Bases and fellow Merrill Lynch trader John Pacilio face federal fraud charges for allegedly spoofing the futures market from 2008 to 2014.
Another episode described by Garibotti involved trades by Bases and Pacilio on Aug. 9, 2010, when both were working at Merrill Lynch.
That day, Bases placed an order to buy 10 contracts of platinum, with six being filled at placement, she said. Less than 10 seconds after Bases placed that buy order, Pacilio placed an order to sell 205 contracts for $15,856,750, which was almost 90% of what was visible on the exchange order book, Garibotti said. The price went down, and the rest of Bases’ order was filled, she said. Less than a second later, Pacilio’s sell order was canceled, she said.
Garibotti said employees at Analysis Group put in about 3,000 hours studying data in this case over the course of several years, billing the government $1.2 million for its work.
During testimony on Thursday, Garibotti was asked by a defense lawyer to describe an order Pacilio placed on April 17, 2014. The so-called iceberg order, which is divided up into smaller limit orders to avoid disclosing how big it is, was for 20 silver contracts, each covering 5,000 ounces of the metal, at $19.63 an ounce. That was about 0.5 cent less than the best offer in the market at the time.
“Despite this massive, $1,963,000 notional value, the difference we’re talking about between where Mr. Pacilio placed his offer to buy and the best offer to sell at $19.635, was $500?” Pacilio’s defense lawyer, Matthew Menchel, asked Garibotti during cross examination.
“That’s right, with the caveat we don’t know how many contracts were available at that price,” Garibotti said, adding later under questioning from the prosecutor that the price differential between the two sell orders only lasted for 1.6 seconds because Pacilio canceled his.

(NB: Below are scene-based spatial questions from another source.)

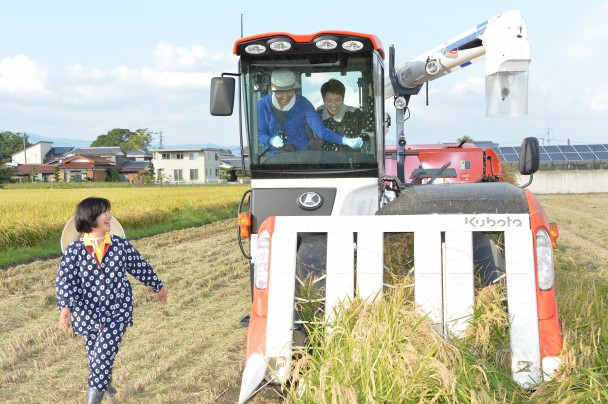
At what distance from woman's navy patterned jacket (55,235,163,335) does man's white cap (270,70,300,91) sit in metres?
2.20

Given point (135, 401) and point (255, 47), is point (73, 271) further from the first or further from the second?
point (255, 47)

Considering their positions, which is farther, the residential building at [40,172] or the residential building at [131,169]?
the residential building at [131,169]

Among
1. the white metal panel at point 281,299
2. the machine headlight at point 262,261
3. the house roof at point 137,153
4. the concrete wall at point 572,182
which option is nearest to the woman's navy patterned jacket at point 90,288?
the machine headlight at point 262,261

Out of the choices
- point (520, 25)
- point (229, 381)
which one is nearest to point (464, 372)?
point (229, 381)

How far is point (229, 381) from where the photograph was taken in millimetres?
4789

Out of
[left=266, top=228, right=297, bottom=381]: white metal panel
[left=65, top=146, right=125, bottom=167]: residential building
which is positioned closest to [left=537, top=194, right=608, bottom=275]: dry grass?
[left=266, top=228, right=297, bottom=381]: white metal panel

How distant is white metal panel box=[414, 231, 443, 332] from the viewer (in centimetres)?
383

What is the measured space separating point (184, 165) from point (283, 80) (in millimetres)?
74759

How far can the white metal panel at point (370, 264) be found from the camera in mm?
3887

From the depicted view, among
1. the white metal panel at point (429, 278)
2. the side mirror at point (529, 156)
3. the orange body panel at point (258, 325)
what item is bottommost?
the orange body panel at point (258, 325)

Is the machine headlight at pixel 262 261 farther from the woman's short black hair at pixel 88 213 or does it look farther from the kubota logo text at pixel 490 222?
the kubota logo text at pixel 490 222

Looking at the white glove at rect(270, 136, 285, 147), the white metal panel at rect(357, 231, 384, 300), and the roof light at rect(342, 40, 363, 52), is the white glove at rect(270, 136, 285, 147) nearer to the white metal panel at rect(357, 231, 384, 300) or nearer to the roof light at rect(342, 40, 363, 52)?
the roof light at rect(342, 40, 363, 52)

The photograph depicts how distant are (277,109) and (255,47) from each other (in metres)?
0.56

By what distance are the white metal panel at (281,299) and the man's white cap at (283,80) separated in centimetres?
205
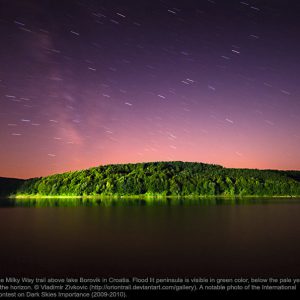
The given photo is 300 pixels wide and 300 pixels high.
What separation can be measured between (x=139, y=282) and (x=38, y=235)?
2896 cm

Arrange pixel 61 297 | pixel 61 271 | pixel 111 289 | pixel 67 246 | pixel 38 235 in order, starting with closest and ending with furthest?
pixel 61 297, pixel 111 289, pixel 61 271, pixel 67 246, pixel 38 235

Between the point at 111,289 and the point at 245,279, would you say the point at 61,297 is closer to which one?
the point at 111,289

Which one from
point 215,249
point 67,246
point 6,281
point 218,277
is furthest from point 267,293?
point 67,246

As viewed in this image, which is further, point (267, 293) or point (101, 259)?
point (101, 259)

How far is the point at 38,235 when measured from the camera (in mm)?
47438

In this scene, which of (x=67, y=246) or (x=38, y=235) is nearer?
(x=67, y=246)

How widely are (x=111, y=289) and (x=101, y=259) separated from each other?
30.7ft

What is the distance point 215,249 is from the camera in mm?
35031

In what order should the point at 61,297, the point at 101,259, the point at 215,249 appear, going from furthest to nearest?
the point at 215,249 < the point at 101,259 < the point at 61,297

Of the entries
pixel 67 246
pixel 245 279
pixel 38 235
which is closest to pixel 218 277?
pixel 245 279

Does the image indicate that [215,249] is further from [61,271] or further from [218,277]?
[61,271]

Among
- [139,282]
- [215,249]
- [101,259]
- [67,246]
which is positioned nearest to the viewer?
[139,282]

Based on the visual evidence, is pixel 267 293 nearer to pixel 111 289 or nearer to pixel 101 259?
pixel 111 289

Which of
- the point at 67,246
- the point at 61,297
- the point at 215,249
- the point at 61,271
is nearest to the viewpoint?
the point at 61,297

In opening arguments Tuesday, Bases’ defense attorney told the jury that once her client understood spoofing was illegal, he stopped doing it, and that nearly all the conduct the government identified was before the enactment of the Dodd-Frank Act, which specifically prohibited spoofing.
The next prosecution witness is expected to be Harnaik Lakhan, a trader who worked with Pacilio and Bases and is cooperating with the government.
The case is U.S. v. Bases et al, 18-cr-00048, U.S. District Court, Northern District of Illinois (Chicago).
(Updates with cross examination during Wednesday proceedings.)